Rasulullah Saw juga bersabda sebagai
berikut:
عَنْ أَبِي
هُرَيْرَةَ أَنَّ رَسُولَ اللَّهِ صَلَّى اللَّهُ عَلَيْهِ وَسَلَّمَ قَالَ: يَا مَعْشَرَ الشَّبَابِ، مَنْ اسْتَطَاعَ الْبٰاءَةَ فَلْيَتَزَوَّجْ، فَإِنَّهُ اَغَضُّ لِلْبَصَرِ وَأَحْصَنُ
لِلْفَرْجِ، وَمَنْ لَمْ يَسْتَطِعْ فَعَلَيْهِ بِالصَّوْمِ فَإِنَّهُ لَهُ
وِجَاءٌ (رواه البخاري)
Artinya: Dari Abu Hurairah ra.
bahwasanya Nabi Saw. bersabda: Wahai para pemuda, siapa
saja di antara kalian sudah mampu kawin, maka kawinlah. Sebab, perkawinan itu
akan dapat lebih memelihara pandangan
dan lebih dapat menjaga kemaluan. Dan siapa saja yang belum mampu untuk kawin,
maka hendaklah ia berpuasa. Karena sesungguhnya berpuasa itu dapat menekan hawa
nafsu”. (HR. Bukhari).[11]
Hadist diatas memberikan motivasi kepada para pemuda dan
pemudi untuk segera melaksanakan pernikahan jika sudah mampu secara lahir dan
batinnya, dalam hadis diatas, menunujukan bahwa pernikahan dikaitkan dengan
kemampuan, bagi yang belum mampu dan belum memiliki kesiapan untuk melaksanakan
pernikahan maka, tidak termasuk golongan orang yang dianjurkan untuk menikah .
2. Membangun Mas’uliah
(tanggung jawab) dalam diri seorang muslim.
Sebelum seorang berkeluarga, seluruh
aktivitasnya hidupnya hanya fokus kepada perbaikan dirinya.
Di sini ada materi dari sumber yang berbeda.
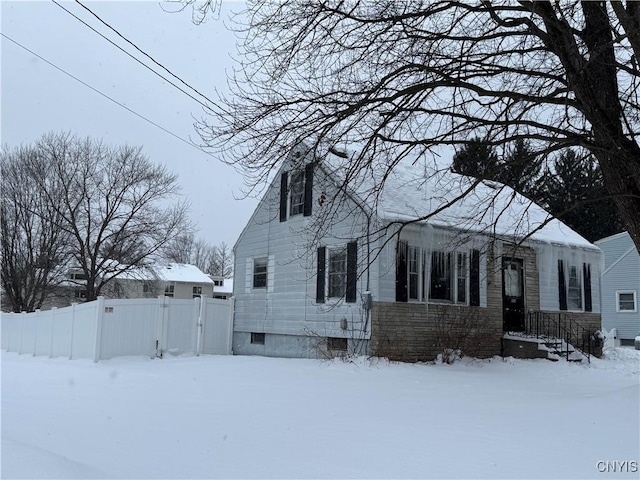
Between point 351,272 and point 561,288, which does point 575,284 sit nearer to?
point 561,288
Mas’uliah
(tanggung jawab) terbesar terpusat pada ucapan, perbuatan, dan tindakan yang
terkait dengan dirinya sendiri. Dan setelah membangun mahligai keluarga, ia
tidak hanya bertanggungjawab terhadap dirinya saja.[12]
Akan tetapi ia juga harus bertanggungjawab terhadap keluarganya. Bagaimana
mendidik dan memperbaiki istrinya agar menjadi wanita yang shalehah. Wanita
yang memahami dan melaksanakan hak serta kewajiban rumah tangganya. Bagaimana
mendidik anak-anaknya agar menjadi generasi rabbani nan qurani.
3. Langkah Penting Membangun
Masyarakat Muslim
Keluarga muslim merupakan bata atau
institusi terkecil dari masyarakat muslim. Seorang muslim yang membangun dan
membentuk keluarga, berarti ia telah mengawali langkah penting untuk
berpartisipasi membangun masyarakat muslim[13].
Berkeluarga merupakan usaha untuk menjaga kesinambungan kehidupan masyarakat
dan sekaligus memperbanyak anggota baru masyarakat.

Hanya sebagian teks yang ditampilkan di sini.